Gators to take different approach to continue their softball success

Florida's Kendyl Lindaman with another home run. (AP Photo/Gary McCullough/File)

 Down through the years, Florida has pretty much followed the same plan to win in softball.

 It starts by putting a dominant, All-American pitcher in the circle, lining up a sure and steady defense behind her and throwing in some timely, clutch hitting. The result has been multiple national championships and SEC titles.

 Well, the plan is about to change.

 The Gators are going to have to take a different approach this season, one where they will have to rely more on their hitting than their pitching. Because for the first time in what seems forever, they don’t have a dominant, every-day pitcher to carry them — a Kelly Barnhill, a Lauren Haeger, a Hannah Rogers or a Stacey Nelson.

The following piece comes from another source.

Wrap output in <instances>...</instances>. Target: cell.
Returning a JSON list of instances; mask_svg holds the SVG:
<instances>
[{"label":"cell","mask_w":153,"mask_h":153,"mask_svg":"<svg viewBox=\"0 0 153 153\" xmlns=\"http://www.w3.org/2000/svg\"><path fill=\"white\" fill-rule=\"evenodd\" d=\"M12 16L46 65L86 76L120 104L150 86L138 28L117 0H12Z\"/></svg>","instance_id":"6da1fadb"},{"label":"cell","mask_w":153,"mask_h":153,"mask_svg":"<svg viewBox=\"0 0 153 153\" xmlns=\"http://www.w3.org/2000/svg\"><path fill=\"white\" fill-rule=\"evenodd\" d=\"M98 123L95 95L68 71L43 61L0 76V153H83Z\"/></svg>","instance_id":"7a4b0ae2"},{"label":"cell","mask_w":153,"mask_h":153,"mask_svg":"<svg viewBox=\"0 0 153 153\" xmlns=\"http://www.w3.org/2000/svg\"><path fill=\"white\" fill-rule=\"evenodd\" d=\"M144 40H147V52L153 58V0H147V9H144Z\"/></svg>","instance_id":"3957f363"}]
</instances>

 “This is the first time we haven’t had a returning All-American pitcher since 2008,” UF coach Tim Walton said. “You feel that. As a coaching staff, you feel that.

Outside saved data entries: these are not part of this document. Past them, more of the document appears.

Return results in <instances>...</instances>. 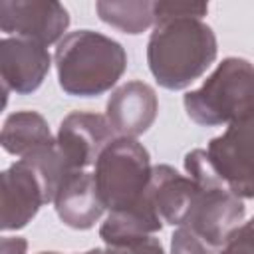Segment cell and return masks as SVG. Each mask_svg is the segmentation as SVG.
Wrapping results in <instances>:
<instances>
[{
  "mask_svg": "<svg viewBox=\"0 0 254 254\" xmlns=\"http://www.w3.org/2000/svg\"><path fill=\"white\" fill-rule=\"evenodd\" d=\"M206 159L234 192L254 196V107L210 141Z\"/></svg>",
  "mask_w": 254,
  "mask_h": 254,
  "instance_id": "6da1fadb",
  "label": "cell"
},
{
  "mask_svg": "<svg viewBox=\"0 0 254 254\" xmlns=\"http://www.w3.org/2000/svg\"><path fill=\"white\" fill-rule=\"evenodd\" d=\"M101 117L93 115H71L62 123L60 131V145L64 159V173L65 177L71 173H79L85 165L97 157L99 149L107 141V131Z\"/></svg>",
  "mask_w": 254,
  "mask_h": 254,
  "instance_id": "7a4b0ae2",
  "label": "cell"
}]
</instances>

 “That’s really what I said last year. I was more fearful what this year was going to look like than what last year looked like pitching Kelly every game. Kelly could handle that part.”

 Kelly, of course, is Kelly Barnhill, the Gators’ latest in a long line of All-American pitchers. Her four-year run of dominance came to an end with a loss in last summer’s Women’s College World Series in Oklahoma City.

 She’s gone — and there’s no next in line, no star ready to step into the circle and step up for Florida.

 So, new approach.

 Instead of having one dominant pitcher, the Gators are going to be pitching by committee this season, with as many as five sharing the load — senior Katie Chronister, junior Natalie Lugo, sophomore Danni Farley, sophomore Elizabeth Hightower and freshman Rylee Trlicek.

 “I don’t think we have a No. 1 (pitcher),” Walton said. “I’ve been happy with the way they’ve embraced the position, and they all know they’re going to get the ball at some point. It’s hard on them learning how to compete, to actually be called upon as opposed to watching Kelly pitch every game.

 “It’s a good opportunity for all five of them to get some meaningful innings and go out there and compete. We won’t have a short rope on them, we won’t over manage them. We’re going to go with what’s going. You might see five pitchers in every game this season. I have no idea how it’s going to be.”

 The Gators are facing rare uncertainty with their pitching. But if any team can overcome it, this might be the one. Defense is expected to be sound again. And the hitting lineup, led by catcher Kendyl Lindaman, infielder Hannah Adams and third baseman Charla Echols, should be UF’s most potent in years, according to Walton.

 “We’re going to be a little bit more of a scary offense where we can change the game with one swing, or drive someone in from first base with a double in the gap,” Walton said. “It’s a better lineup (than we’ve had).

 “I’d rather have a No. 1 pitcher and the No.1-ranked defense in the country. It’s not the most exciting team, because there are a lot of 1-0, 2-1 games. It’s not the most exciting to the casual fan.

 “I think we have a chance to be a little more exciting. I don’t know that we’re going to win more games. This team has a chance to be a little more exciting, a little better, a little more fun to watch.”

 This is a new season. And this is clearly a different Florida softball team, one that will have to find other ways to win games other than with dominant pitching and defense.

 “We have a lot of different components that we didn’t have last year,” Lindaman said. “It will be a different type of game. That doesn’t mean we’re out of the game. A few more runs might be scored by the other team, but we have the ability to score a lot of runs.

 “We have a lot more hitters that have the ability to produce more runs and everything else. I’m excited for this year. I can’t wait to see what happens out there.”

 One of the most promising new components is the addition of Echols, the talented Michigan State transfer who hit .359 with 15 doubles and seven home runs as a true freshman for the Spartans.

 She can be a game changer, Walton said.

 “She has the red in her eyes that wants to kill you in the game that Amanda Lorenz had,” Walton said. “She wants to kill you. That’s her mentality when she’s in the batter’s box. The best way to describe her is professional hitter.

 “She’s got it. She’s got the eyes. She wants to be up there when the game is on the line. Her swing is compact, simple and easy. She’s definitely brought the presence and confidence that Kendyl brought into our program (last season).”

 Lindaman transferred in from Minnesota and had an immediate impact last season as a junior, hitting .330 with 15 home runs and 54 RBI. Echols could have a similar impact, and seems a perfect fit for a team that might have to outscore opponents this season.

 “It’s different than how we’ve won in the past couple of years,” Walton said. “I would say this looks a lot like the 2011 season, where we had a returning All-American (pitcher), but she got hurt and we had to use a freshman a lot.

 “We had to outscore people. I think we set the SEC record for home runs with 124. We’re just practicing at what we’re good at right now, trying to get better and better and better.”

No. 9 Florida is set to begin its campaign at the USF-Rawlings Invitational in Tampa against Illinois State at 6:45 p.m. Friday.